Natürlich werden auch die Chancen wahrgenommen – von vermiedenen Krankenhaus-Aufenthalten, einer Entlastung der Kliniken, Kosteneinsparungen und einer besseren Versorgung im ländlichen Raum. Insgesamt sehen aber alle ambulanten Versorgergruppen deutlich mehr Risiken als Chancen für ihre Praxen. Wichtig ist hierbei zu betonen, dass es nicht primär um die „Korrektheit“ dieser Wahrnehmung geht, sondern darum, wie der ambulante Sektor die Reform letztlich rezipiert. Mehr Einbindung, mehr Informationen, mehr strukturierte Rückmeldungen und Beachtung der Hinweise ambulant tätiger Ärzte wären hier – wie eigentlich bei jeder Reform – hilfreich gewesen.
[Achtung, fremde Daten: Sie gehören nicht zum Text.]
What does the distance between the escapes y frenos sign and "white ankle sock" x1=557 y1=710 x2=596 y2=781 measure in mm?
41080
Neue Formen der Versorgung sind dringend geboten: Die sehr hohen Ausgaben für Gesundheit, die sich verschärfende Personalproblematik, die vielfach dokumentierte suboptimale klinische Versorgung, die sich mehrenden kritischen Stimmen von Patienten erhöhen den Druck. Es gibt gut durchdachte Ansätze von Praktikern, Klinikern, Ökonomen und Management-Beratern. Die große Herausforderung besteht darin, diese systemisch zu betrachten, Freiheiten zum Experimentieren einzuräumen und konsequent die Resultate zu erfassen, zu vergleichen und zu analysieren.
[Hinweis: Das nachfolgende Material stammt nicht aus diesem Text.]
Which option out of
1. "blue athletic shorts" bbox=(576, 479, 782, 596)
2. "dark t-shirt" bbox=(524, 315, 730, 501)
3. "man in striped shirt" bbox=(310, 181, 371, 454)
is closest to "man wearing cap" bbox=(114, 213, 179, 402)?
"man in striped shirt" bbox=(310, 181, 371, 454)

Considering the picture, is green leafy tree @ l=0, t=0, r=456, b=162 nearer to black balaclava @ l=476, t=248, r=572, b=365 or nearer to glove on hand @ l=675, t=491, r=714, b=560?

Sinnvolle Ansätze wie Hybrid-DRGs, Level 1i-Krankenhäuser als sektorenübergreifende Vor-Ort-Versorger, transparente Qualitätsinformationen, Stärkung der Pflege, Digitalisierung, Reduktion des Dokumentationsaufwands und Mindestqualitätsanforderungen für Leistungsgruppen sollten mit einer konsequent integrierten regionalen Planung und Vergütung verbunden werden, um wirklich eine „Revolution“ nicht nur im Krankenhaussektor, sondern in der Gesundheitsversorgung insgesamt anzustoßen. Hoffen wir, dass dieser Reform bald weitere folgen, um in kleinen Schritten vom jetzt Möglichen zum heute noch unmöglich Scheinenden zu kommen.

Methodik & Rahmendaten

Erhebung: Repräsentative Erhebung mithilfe eines Online-Fragebogens

Erhebungszeitraum: 6.- 13. September 2023

Sample: Für jede Berufsgruppe wurde eine repräsentative geschichtete Zufallsstichprobe angeschrieben. Für die aktuelle Fokus-Frage erhielten insgesamt 10.000 niedergelassene Hausärzt:innen, Fachärzt:innen, Zahnärzt:innen und Psychologische Psychotherapeuten aus dem Strukturverzeichnis der Versorgung eine Einladung zur Befragung. Zusätzlich wurden 1.714 Ärzt:innen angeschrieben, die regelmäßig an der Befragung teilnehmen.

Rücklauf: 760 valide Fragebögen (Rücklaufquote 6,5 Prozent). Die Ergebnisse sind repräsentativ mit einem Konfidenzniveau von 99% (Konfidenzintervall < ±5%).